Avery Gordon: personal accounts in history are understood as "fictions of the real" (Gordon 11). She points to the importance of challenging the assumption of official histories being an "unproblematic window" to a "secured reality" when ethnographic representations are powerful "fictions" that we experience as true (11).
Georgis explains that some narratives allow us to enter a "space of woundedness" (170), which creates an area for us to work through mourning, loss, and trauma.
Deborah Britzman: when we are hearing narratives of trauma, we are placed in a position of "unknowing," and that we must absorb the experience of learning from being near to someone's loss. This means, too, that we must pay close attention to, or witness, what we have not noticed or experienced--this is what she calls "ethical witnessing".
In "ethical witnessing," one must identify their vulnerability to the narrative of trauma and recognize the other's difference within their story; this recognition is not with the aim to reproduce experience but to launch its "unthinkability" (172). The "unthinkability" of trauma refers to the way in which we cannot know someone else's trauma and that individual suffering cannot be understood by anyone but the person who had experienced it. What we can do, however, is to observe the moment of suffering in way that does not seek to legitimize it into our reality, but recognize it as being part of the individual's narrative.
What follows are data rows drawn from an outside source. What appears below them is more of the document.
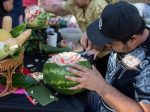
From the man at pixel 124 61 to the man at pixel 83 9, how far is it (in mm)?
642

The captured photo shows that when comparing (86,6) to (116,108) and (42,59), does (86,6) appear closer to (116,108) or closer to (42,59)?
(42,59)

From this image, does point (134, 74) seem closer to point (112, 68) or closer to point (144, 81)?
point (144, 81)

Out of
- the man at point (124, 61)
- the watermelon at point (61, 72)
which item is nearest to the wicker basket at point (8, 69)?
the watermelon at point (61, 72)

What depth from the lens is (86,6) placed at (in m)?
2.08

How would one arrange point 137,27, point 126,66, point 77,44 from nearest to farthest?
point 137,27 → point 126,66 → point 77,44

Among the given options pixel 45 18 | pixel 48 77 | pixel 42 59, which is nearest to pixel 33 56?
pixel 42 59

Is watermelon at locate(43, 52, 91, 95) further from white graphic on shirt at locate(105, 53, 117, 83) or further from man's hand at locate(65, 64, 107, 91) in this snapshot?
white graphic on shirt at locate(105, 53, 117, 83)

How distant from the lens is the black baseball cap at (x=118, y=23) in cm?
124

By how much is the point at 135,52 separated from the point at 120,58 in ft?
0.39

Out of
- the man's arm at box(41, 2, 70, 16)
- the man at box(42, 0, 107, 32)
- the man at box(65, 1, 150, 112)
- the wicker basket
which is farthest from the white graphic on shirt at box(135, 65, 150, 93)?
the man's arm at box(41, 2, 70, 16)

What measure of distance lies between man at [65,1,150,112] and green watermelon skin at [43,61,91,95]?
33 mm

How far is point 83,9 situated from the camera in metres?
2.14

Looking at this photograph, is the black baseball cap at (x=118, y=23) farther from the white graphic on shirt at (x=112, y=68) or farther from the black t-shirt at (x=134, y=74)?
the white graphic on shirt at (x=112, y=68)

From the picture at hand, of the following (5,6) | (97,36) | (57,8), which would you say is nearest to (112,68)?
(97,36)
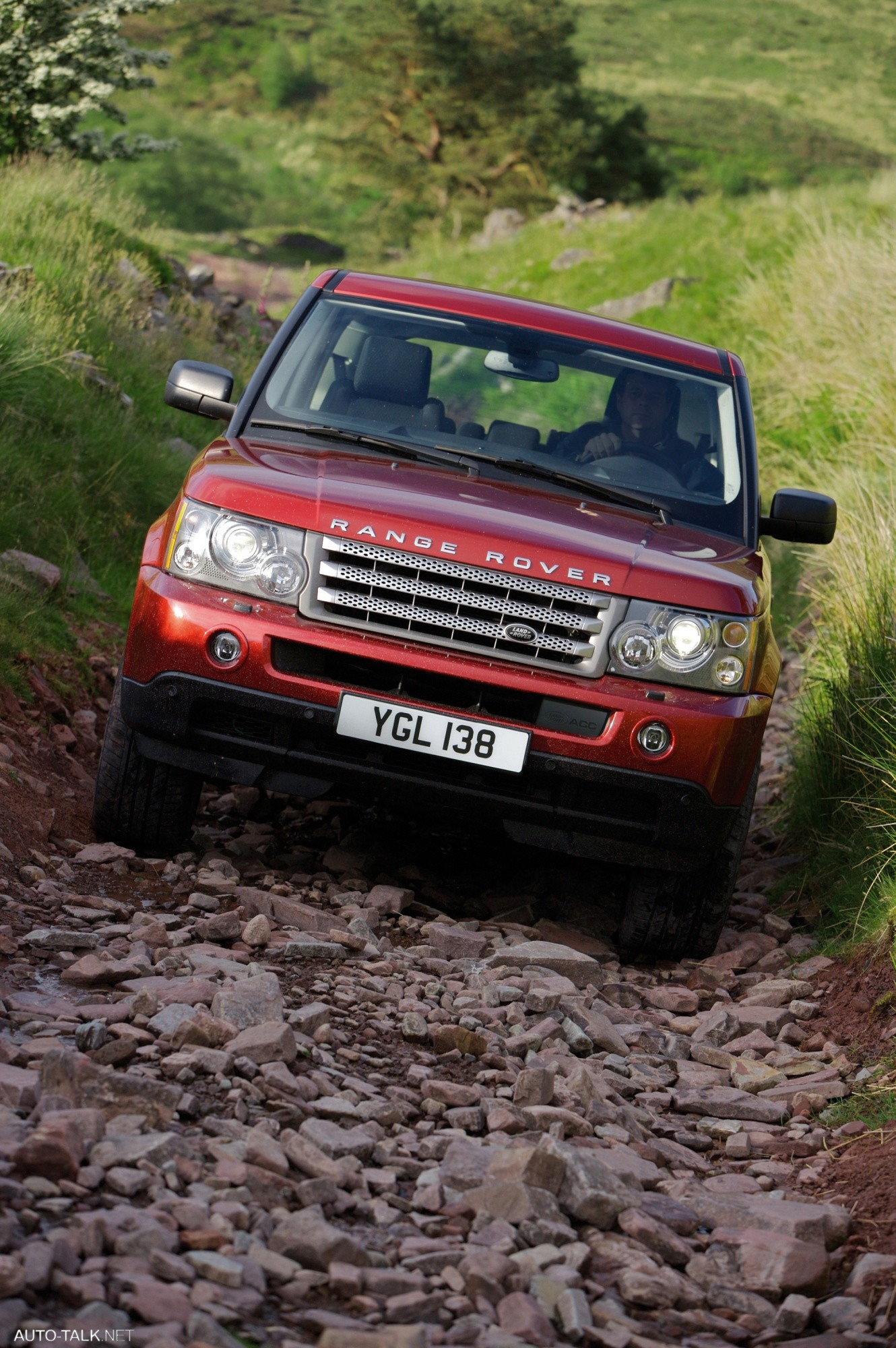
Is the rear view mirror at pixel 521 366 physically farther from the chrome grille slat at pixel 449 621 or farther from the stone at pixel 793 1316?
the stone at pixel 793 1316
Georgis claims that perhaps the subaltern women themselves cannot express their survival—that they may not be able to speak—but she refers to Amit Rai's statement as he asks, "can we be sure that her ghost does not?" (173).
Georgis' refers to the story of Bhubaneswari, a Hindu woman who commits suicide for reasons that Georgis describes as "unintelligible within her social context" (Georgis 175). As part of a political group that strived for India's independence, Bhubanewari was asked to participate in an assassination that she did not want to partake in. With no other outlet for her voice, she killed herself. Bhubaneswari's suicide operated as an attempt to "speak" through the act of death rather than through the words of a suicide note (175).
Given the context of the subaltern woman via Spivak, how can we read this moment differently, as Georgis would say? What narrative can be learned from this extreme moment of violence?